| PROBLEM DESCRIPTION |
Leave out any pictures and transcribe all other data below exactly.

| DATASET SECTION |
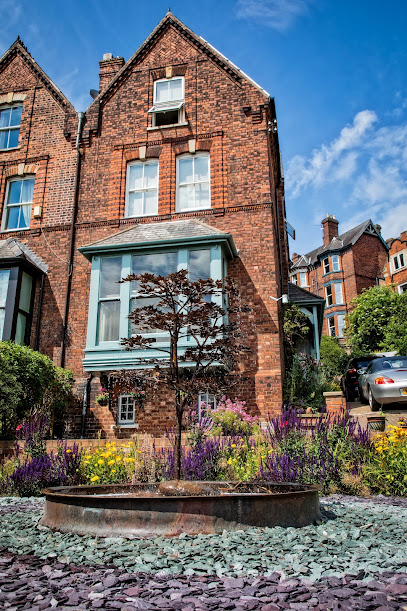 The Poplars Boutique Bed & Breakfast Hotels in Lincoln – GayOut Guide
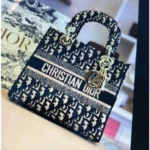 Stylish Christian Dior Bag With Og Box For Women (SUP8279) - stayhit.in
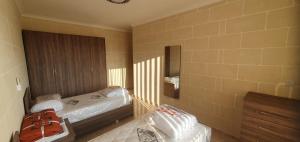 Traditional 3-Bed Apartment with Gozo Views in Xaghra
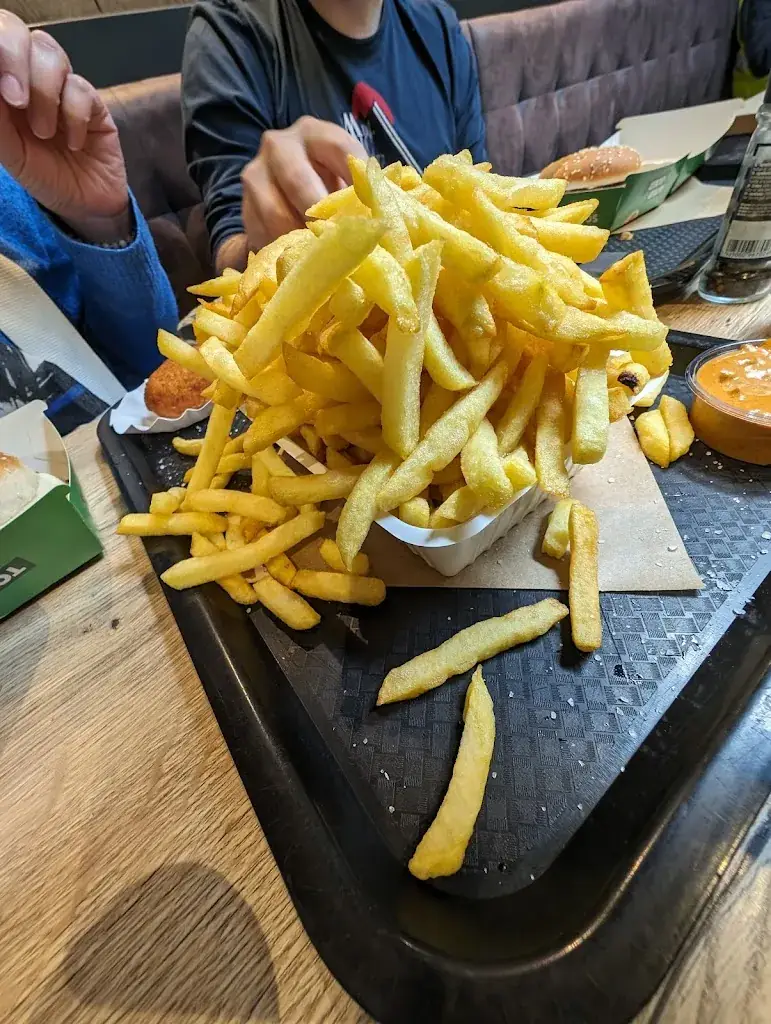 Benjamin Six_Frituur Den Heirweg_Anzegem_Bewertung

| ANSWER SECTION |
 The Poplars Boutique Bed & Breakfast Hotels in Lincoln – GayOut Guide
 Stylish Christian Dior Bag With Og Box For Women (SUP8279) - stayhit.in
 Traditional 3-Bed Apartment with Gozo Views in Xaghra
 Benjamin Six_Frituur Den Heirweg_Anzegem_Bewertung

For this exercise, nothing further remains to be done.